Sheik Yer Zappa
di Stefano Bollani
Voto 7
Il vecchio Frank aveva un rapporto di odio/amore con il jazz. In un suo brano cantava: “get off that jazz syndrome… there’s no lust in jazz!” “Non c’è lussuria nel jazz!”, affermazione provocatoria che però dovrebbe essere il punto di riferimento per riprendere in formulazione jazz le musiche di Francis Vincent Zappa, chitarrista e compositore scomparso non ancora 53enne nel 1993, autore iperfecondo. Un autentico monumento della musica del secondo Novecento, e non solo per chi, come il sottoscritto, ha interrotto il viaggio di nozze per correre a un suo concerto (1 aprile 1979, Zurigo, tour di Sheik Yerbouti: fan-ta-sti-co!).
Un tentativo da far tremare i polsi. Lo hanno mostrato nel tempo le molte ammaccature rimediate nell’impresa non solo da jazzisti di varia vaglia, ma persino dalla London Symphony Orchestra e dallo stesso figlio, lui pure chitarrista, Dweezil: da evitare il suo Zappa Plays Zappa.
Last but certamente not least ci prova Stefano Bollani, da diversi anni, grazie anche alla simpatia e all’esposizione mediatica (tra cui spicca il suo alter ego disneyano Paperefano Bolletta), il più noto jazzista italiano. Grazie soprattutto a dischi importanti, a tour con ensemble di rilievo, a collaborazioni internazionali, che gli sono valsi numerosi riconoscimenti in mezzo mondo. Ultimo, nel settembre scorso, il JTI Jazz Award (sta, incredibile dictu, per Japan Tobacco International e 10mila euro di premio) di Treviri, la città natale di Sant’Ambrogio e di Karl Marx, la più antica della Germania, con splendidi monumenti romani, sulle rive della Mosella.
Dopo l’assai ammirato Joy In Spite Of Everything, Bollani propone il suo trentesimo album Sheik Yer Zappa, titolo che parafrasa l’ottimo doppio LP zappiano del 1979, a sua volta rivisitazione dell’hit dance “Shake Your Booty”. L’accostamento è rispettoso, attento, quasi analitico a volte, con la voglia di divertirsi anche, ma con una riproposta che volutamente ogni volta scappa per coordinate e territori progettuali differenti, per scorciatoie immediatamente jazzistiche, per improvvisazioni brillanti ma troppo spesso alla ricerca del feeling perduto con il sentire “lussurioso” di Fz.
Il disco è stato registrato dal vivo durante il tour 2011 e pubblicato solo da poche settimane, segno che qualche dubbio circolava nonostante il successo di allora e l’ottima formazione, con il vivido vibrafonista Jason Adasiewicz, la polposa coppia ritmica Larry Granadier-Jim Black, il marmoreo trombonista Josh Roseman e lo stesso Bollani, non di rado anche allo strumento elettrico.

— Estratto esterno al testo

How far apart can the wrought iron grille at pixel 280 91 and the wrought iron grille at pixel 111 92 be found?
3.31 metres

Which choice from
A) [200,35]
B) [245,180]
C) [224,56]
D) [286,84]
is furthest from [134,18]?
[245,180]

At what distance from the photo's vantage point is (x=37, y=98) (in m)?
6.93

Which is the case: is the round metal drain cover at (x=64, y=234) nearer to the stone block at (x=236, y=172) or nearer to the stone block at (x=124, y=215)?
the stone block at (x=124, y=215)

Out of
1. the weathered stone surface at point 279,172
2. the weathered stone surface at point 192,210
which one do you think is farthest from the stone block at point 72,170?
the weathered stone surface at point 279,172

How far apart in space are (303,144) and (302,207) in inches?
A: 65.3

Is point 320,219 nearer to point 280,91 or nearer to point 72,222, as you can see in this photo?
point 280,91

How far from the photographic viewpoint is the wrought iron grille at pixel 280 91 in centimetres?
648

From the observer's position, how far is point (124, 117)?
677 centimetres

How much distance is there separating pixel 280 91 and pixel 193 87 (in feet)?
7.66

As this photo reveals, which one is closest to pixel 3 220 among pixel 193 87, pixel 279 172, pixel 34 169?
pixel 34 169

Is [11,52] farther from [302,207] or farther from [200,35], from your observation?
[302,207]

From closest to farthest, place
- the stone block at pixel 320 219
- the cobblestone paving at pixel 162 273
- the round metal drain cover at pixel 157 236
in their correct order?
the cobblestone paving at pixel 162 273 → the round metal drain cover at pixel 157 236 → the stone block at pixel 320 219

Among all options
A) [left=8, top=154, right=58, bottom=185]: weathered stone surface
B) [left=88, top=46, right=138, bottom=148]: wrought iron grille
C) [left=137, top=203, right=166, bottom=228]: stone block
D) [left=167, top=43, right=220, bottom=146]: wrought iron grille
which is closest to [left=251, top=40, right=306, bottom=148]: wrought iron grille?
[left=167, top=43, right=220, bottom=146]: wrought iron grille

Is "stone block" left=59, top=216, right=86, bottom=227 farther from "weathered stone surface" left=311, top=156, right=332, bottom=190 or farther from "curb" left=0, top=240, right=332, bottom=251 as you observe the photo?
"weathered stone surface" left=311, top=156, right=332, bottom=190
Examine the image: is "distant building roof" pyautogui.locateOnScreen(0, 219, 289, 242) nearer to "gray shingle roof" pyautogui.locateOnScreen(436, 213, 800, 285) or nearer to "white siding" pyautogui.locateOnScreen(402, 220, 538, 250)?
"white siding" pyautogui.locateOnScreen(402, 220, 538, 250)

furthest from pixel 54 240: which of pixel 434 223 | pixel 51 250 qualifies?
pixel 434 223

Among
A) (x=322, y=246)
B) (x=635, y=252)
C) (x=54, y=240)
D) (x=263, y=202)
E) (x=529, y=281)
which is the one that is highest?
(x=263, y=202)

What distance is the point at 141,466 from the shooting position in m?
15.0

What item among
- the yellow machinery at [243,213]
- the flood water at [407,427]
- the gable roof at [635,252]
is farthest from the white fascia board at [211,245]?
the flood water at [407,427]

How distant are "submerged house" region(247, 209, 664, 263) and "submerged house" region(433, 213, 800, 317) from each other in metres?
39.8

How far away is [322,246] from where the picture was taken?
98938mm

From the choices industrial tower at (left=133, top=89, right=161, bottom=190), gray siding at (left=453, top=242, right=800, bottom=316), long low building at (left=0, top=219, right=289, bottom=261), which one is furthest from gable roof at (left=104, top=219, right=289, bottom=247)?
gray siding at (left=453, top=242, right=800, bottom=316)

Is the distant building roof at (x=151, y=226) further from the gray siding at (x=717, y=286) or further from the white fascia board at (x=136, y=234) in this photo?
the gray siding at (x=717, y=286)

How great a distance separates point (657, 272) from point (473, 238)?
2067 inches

Dei nove brani, tre sono del pianista milanese, la meditativa “A Cosmik Intro” di apertura e le due improvvisazioni centrali né “Bene bene” né “Male male” a dispetto dei titoli. Gli altri appartengono al primo periodo zappiano, ma sono triturati, ripresi, distorti, ricomposti, sia nei momenti più festosi (“Blessed Relief”, “Uncle Meat”) sia in quelli più squisitamente ritmici (“Cosmik Debris”, “Eat That Question”). Molto riuscito “Peaches In Regalia”, rielaborato anche armonicamente, del resto uno dei brani più jazzy del compositore di Baltimora, ed esilarante il divertissement canzonettistico “Bobby Brown”, in cui Bollani si cimenta pure al canto.
Peccato una sola cosa, quello di Stefano è un bel jazz, intelligente, colto, spiritoso. Ma lascia intuire che Bollani non è Matt Groening, il creatore dei Simpsons, il quale ebbe a dichiarare che Zappa è stato il suo Elvis, ovvero, detto da un americano, “il suo riferimento musicale e culturale assoluto”. Per il pianista, anche se ne possiede ironia e causticità, lo “zio Frank” è semplicemente uno dei musicisti da ammirare, magari cui fare riferimento “per la sua abilità nel mettere sullo stesso tavolo musicale l’ombrello e la macchina da cucire per creare commistioni interessanti”. Non è l’amore della vita.